The Civil Administration gave the families living in the Palestinian hamlet of Khirbet Humsa in the northern Jordan Valley just 10 minutes to remove their possessions from the tents last Tuesday. Fatma Awawda, 23, held her 1-year-old daughter Larin. She was paralyzed by the sight of the military jeeps and administration workers in fluorescent vests who got out of them, by the bulldozers, by the soldiers, by all the shouting.

But she pulled herself together quickly so she could empty as much as possible from the tent that was her home. What to take first? The gas canister? The cradle? Clothing and blankets? The mattresses? The stove? The plastic toys that arrived in a “CARE” package? The onions and potatoes? The rice? She put Larin down in the back seat of the family’s beat-up Subaru. She’ll be warm and safe there, and I’ll have my hands free, she figured.

Larin wasn’t the only one to be put in the car for shelter: Four newborn lambs, too young still to be sent to the hills with the older sheep, were placed in the trunk. After a while, one of the Civil Administration workers took the bundled baby girl out of the car and handed her to one of the adults. The keys were in the car. A soldier got in and started driving. The lambs were still in the trunk.

“The men started running after the car, shouting at the soldier to stop,” Awawda said on Friday, three days after the demolition order was carried out, leaving 11 families 74 people, including 41 children  homeless. The lambs were rescued. The car was confiscated. Another toddler, two years old, wet her pants while watching the bulldozer strike the makeshift structures that were her home.

The children’s wails were drowned out by the noise of the demolition. Two and a half-year-old Mohammed shouted at a soldier, “Go away, go away!” His mother, Ansar Abu al-Kabash, said her cousin was born just the day before. “She doesn’t have a name yet. During the demolition I sat my sister-in-law down on the side, with the baby in her arms. They’ve gone somewhere else now. They couldn’t stay here in the tent they gave us in the middle of all the junk.”

On Friday, her 4-year-old son Ismail had yet to calm down and kept crying. Mohammed was still fuming. Their 3-month-old sister Hadil, laying in a small crib in the emergency tent the family received, seemed to pick up on their unhappiness and added her own angry cries. In terms of the number of people made homeless, this is the largest demolition operation carried out by the Civil Administration since 2010.

In terms of the number of structures that were torn down, it is the most extensive demolition operation since 2016, knocking down 11 tents and huts used as living quarters, 29 tents and shelters for sheep (about 1,000 animals), plus 10 sheep pens, three sheds, nine tents used as kitchens, 10 portable toilets, two solar panels, 23 water tanks, plus stalls and feeding troughs for the sheep.

Precious water was spilled. Sacks of animal feed were ruined. Two tractors and Awawda’s Subaru were confiscated. The statement from the Coordinator of Government Activity in the Territories about “an enforcement action against seven tents and eight animal pens” bore no resemblance to the actual scale of destruction. Some of the Humsa residents say the convoy of military jeeps appeared at 10 in the morning. Others think it was at 11.

DATA IN THIS EXERCISE:

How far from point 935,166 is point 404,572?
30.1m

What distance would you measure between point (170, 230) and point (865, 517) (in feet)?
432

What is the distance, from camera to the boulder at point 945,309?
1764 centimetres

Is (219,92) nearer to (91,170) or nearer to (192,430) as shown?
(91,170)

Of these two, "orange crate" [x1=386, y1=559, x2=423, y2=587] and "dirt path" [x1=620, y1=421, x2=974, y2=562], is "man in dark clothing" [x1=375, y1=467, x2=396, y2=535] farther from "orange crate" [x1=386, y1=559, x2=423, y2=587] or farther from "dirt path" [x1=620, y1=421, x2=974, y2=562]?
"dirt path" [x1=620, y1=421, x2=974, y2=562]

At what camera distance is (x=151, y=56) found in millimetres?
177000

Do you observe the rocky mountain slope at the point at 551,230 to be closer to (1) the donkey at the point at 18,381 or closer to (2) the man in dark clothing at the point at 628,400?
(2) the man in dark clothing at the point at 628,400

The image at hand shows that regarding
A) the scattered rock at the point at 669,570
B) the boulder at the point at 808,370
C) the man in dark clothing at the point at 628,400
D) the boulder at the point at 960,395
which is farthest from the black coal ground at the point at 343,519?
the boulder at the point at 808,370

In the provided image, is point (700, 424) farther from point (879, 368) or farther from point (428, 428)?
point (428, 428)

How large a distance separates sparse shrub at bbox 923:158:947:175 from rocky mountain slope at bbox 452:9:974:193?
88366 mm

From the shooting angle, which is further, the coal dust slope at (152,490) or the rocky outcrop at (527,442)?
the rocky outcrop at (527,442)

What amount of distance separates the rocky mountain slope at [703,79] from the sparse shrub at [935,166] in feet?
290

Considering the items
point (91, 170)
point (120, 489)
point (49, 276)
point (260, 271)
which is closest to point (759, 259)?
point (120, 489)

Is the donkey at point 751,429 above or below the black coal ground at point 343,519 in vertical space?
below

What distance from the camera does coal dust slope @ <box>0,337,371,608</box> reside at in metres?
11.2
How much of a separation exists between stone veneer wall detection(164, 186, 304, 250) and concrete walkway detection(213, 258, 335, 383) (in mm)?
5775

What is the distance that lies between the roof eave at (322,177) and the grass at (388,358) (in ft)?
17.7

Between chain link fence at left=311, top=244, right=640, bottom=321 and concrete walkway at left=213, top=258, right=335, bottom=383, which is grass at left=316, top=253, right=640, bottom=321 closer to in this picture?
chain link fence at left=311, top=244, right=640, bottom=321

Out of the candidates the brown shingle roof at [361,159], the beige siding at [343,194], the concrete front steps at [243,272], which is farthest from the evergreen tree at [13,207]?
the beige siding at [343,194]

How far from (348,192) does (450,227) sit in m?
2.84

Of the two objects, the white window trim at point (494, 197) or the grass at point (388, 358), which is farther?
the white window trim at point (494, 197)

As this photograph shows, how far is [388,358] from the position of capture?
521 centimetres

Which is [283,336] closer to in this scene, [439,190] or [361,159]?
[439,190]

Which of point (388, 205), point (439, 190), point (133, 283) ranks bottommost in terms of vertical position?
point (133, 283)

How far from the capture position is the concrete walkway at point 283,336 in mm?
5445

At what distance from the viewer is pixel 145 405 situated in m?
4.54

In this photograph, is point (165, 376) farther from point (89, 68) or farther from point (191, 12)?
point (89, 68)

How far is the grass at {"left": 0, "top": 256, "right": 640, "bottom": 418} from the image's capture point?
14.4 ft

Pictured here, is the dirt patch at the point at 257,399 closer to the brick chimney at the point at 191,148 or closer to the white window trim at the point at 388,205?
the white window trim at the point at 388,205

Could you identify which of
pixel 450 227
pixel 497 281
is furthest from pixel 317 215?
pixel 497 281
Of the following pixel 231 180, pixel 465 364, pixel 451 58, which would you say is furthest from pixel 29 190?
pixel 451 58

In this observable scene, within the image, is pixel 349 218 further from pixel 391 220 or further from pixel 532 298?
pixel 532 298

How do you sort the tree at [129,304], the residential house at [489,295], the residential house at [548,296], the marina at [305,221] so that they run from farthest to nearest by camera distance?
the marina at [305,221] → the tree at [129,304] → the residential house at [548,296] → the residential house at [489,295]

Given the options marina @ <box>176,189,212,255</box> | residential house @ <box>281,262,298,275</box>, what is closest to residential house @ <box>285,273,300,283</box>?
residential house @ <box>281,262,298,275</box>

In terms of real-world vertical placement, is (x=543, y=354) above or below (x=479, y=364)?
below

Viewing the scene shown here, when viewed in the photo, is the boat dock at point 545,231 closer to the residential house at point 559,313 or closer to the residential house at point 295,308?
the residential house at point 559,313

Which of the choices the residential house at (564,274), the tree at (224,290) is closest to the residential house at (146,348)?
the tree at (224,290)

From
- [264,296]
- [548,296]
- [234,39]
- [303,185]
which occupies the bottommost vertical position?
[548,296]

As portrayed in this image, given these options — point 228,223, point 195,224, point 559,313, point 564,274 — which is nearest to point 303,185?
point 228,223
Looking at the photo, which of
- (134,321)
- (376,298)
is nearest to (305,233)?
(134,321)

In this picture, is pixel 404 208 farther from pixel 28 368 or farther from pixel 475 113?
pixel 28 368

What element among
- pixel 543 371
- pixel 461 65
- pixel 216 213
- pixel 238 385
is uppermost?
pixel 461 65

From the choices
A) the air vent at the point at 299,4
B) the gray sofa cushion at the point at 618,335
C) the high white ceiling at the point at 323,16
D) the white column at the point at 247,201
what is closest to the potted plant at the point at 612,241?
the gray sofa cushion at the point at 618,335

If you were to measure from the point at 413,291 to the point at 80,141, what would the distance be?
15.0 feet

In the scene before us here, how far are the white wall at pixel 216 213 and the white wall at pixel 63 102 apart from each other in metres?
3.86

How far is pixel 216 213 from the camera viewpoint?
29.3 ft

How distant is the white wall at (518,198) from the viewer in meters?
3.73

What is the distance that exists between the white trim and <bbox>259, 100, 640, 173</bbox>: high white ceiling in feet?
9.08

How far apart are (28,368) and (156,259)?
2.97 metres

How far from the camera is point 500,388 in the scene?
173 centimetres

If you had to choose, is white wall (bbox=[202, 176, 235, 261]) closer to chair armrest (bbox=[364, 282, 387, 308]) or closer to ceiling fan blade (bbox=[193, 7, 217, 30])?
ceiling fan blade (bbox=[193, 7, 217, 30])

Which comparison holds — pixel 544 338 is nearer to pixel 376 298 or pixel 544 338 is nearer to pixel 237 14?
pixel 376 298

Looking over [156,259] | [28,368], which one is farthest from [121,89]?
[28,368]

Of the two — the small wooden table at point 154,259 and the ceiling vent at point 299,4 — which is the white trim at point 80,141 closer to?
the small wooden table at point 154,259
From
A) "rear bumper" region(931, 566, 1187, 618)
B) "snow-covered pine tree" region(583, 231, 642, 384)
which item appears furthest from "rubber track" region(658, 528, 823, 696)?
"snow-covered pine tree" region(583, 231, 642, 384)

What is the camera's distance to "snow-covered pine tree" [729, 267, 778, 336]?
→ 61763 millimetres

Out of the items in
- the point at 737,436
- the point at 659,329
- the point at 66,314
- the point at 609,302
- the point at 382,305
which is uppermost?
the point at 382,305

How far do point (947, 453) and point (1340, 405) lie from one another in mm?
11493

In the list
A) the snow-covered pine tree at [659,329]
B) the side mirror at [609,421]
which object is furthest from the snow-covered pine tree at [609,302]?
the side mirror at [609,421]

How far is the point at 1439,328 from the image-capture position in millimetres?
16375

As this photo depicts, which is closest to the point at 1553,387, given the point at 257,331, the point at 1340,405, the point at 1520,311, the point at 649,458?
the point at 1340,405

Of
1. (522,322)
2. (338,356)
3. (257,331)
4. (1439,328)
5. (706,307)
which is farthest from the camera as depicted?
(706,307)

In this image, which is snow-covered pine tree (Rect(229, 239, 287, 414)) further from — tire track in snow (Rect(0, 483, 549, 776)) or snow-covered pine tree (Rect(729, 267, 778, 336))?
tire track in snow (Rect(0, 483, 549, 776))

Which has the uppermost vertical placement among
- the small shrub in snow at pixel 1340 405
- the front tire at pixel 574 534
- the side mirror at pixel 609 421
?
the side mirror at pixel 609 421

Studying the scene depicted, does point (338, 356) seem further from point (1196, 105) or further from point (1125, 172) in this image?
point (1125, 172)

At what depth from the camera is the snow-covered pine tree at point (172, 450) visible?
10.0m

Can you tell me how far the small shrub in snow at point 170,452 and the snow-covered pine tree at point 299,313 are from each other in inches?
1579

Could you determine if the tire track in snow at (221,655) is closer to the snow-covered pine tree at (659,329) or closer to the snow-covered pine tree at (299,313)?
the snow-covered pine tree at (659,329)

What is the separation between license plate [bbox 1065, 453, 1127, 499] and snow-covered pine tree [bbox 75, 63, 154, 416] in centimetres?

SET EXERCISE 1: Quote the stretch of the Khirbet Humsa article from "In terms of the number of structures" through "for the sheep.".
SET EXERCISE 2: Put the rows from their start through the line containing "1764 centimetres" into a JSON list of strings, one string per line, leaving out blank lines.

REPLY 1:
In terms of the number of structures that were torn down, it is the most extensive demolition operation since 2016, knocking down 11 tents and huts used as living quarters, 29 tents and shelters for sheep (about 1,000 animals), plus 10 sheep pens, three sheds, nine tents used as kitchens, 10 portable toilets, two solar panels, 23 water tanks, plus stalls and feeding troughs for the sheep.

REPLY 2:
[
  "How far from point 935,166 is point 404,572?",
  "30.1m",
  "What distance would you measure between point (170, 230) and point (865, 517) (in feet)?",
  "432",
  "What is the distance, from camera to the boulder at point 945,309?",
  "1764 centimetres"
]